> _BRANO DI PARTENZA_:
Bisogna fare attenzione ad una circostanza importante. Come si è sopra detto la diversità dei rapporti dedotti in giudizio non esclude in sé l’ammissibilità dell’intervento del terzo (Cass. civ. Sez. Unite, 5 maggio 2009, n. 10274), perciò il terzo che interviene in una causa tra altre persone diventa parte in quella causa pur non essendo necessariamente parte nel rapporto cui quella causa si riferisce. Potrebbe esserlo ma non necessariamente lo è. Nell’esempio che si è fatto del terzo che, ritenendosi proprietario di un bene, interviene in una causa ereditaria nel quale si discute se il trasferimento di quel bene abbia o meno leso la quota di riserva di un legittimario, il terzo in questione non è certo parte del rapporto ereditario. Diventa ciononostante, in seguito all’intervento, parte della causa ereditaria. Quindi per esempio come si dirà - l’intervento del figlio maggiorenne che interviene nel giudizio di separazione tra i suoi genitori non comporta una deroga alla regola secondo cui parti del giudizio di separazione sono solo i coniugi. Ciononostante egli diventa parte nella causa di separazione in cui interviene.

Si può dire, quindi, che la conseguenza di questa pacifica ricostruzione dell’intervento autonomo - che può aiutare a risolvere i casi dubbi - è che il terzo può intervenire nel processo non necessariamente nei casi in cui egli stesso potrebbe anche essere citato nello stesso processo, ma purché abbia un diritto autonomo che potrebbe essere pregiudicato dalla decisione e che il terzo potrebbe comunque anche far valere in altro procedimento. Si tratta in definitiva dei casi di litisconsorzio facoltativo cui fa riferimento l’art. 103 c.p.c. che si verifica per esempio quando “tra le cause che si propongono esiste connessione per l’oggetto o per il titolo dal quale dipendono, oppure quando la decisione dipende, totalmente o parzialmente dalla risoluzione di identiche questioni”. In queste ipotesi (che realizzano un cumulo soggettivo) lo stesso giudice potrebbe disporre la separazione delle cause (art. 103 , secondo comma, c.p.c.).

Diverso è l’intervento adesivo dipendente. Qui il terzo può essere titolare anche solo di un interesse che giustifichi l’adesione alle ragioni di una delle parti in causa. Deve trattarsi non di un interesse generico o di mero fatto, bensì giuridicamente qualificato, determinato dalla necessità di impedire la ripercussione, nella propria sfera giuridica, delle eventuali conseguenze dannose derivanti da effetti riflessi o indiretti del giudicato. Il terzo non aziona un proprio diritto, ma si limita a chiedere l’accoglimento della domanda già avanzata da taluna delle parti originarie.

> _COMPITI RICHIESTI_:
(A) Ricopia, per favore, dal brano sull'intervento del terzo tutto ciò che va da "Diverso è l’intervento" giù fino a "delle parti originarie.".
(B) Riporta ogni riferimento a sentenze o ad articoli di legge presente nel brano sull'intervento del terzo, indicando ciascuno una sola volta.
L'elenco che segue non ha alcun legame con il brano sull'intervento del terzo.

> _DATI FORNITI_:
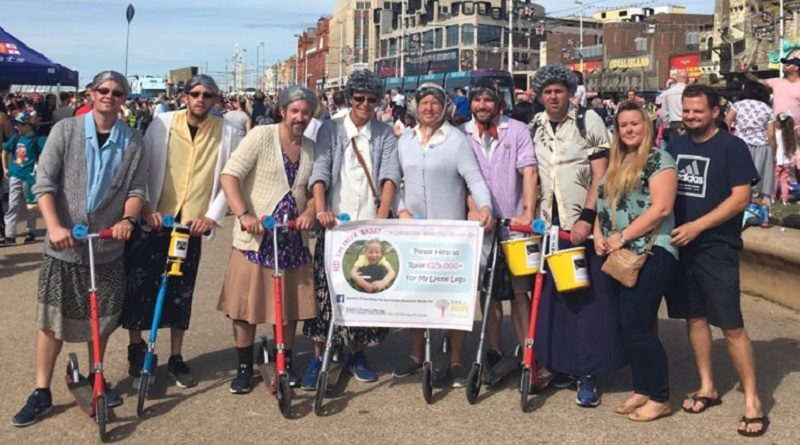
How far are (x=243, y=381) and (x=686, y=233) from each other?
2.78 m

> _RISPOSTE CORRETTE_:
(A)
Diverso è l’intervento adesivo dipendente. Qui il terzo può essere titolare anche solo di un interesse che giustifichi l’adesione alle ragioni di una delle parti in causa. Deve trattarsi non di un interesse generico o di mero fatto, bensì giuridicamente qualificato, determinato dalla necessità di impedire la ripercussione, nella propria sfera giuridica, delle eventuali conseguenze dannose derivanti da effetti riflessi o indiretti del giudicato. Il terzo non aziona un proprio diritto, ma si limita a chiedere l’accoglimento della domanda già avanzata da taluna delle parti originarie.

(B)
- Cass. civ. Sez. Unite, 5 maggio 2009, n. 10274
- art. 103 c.p.c.
- art. 103, secondo comma, c.p.c.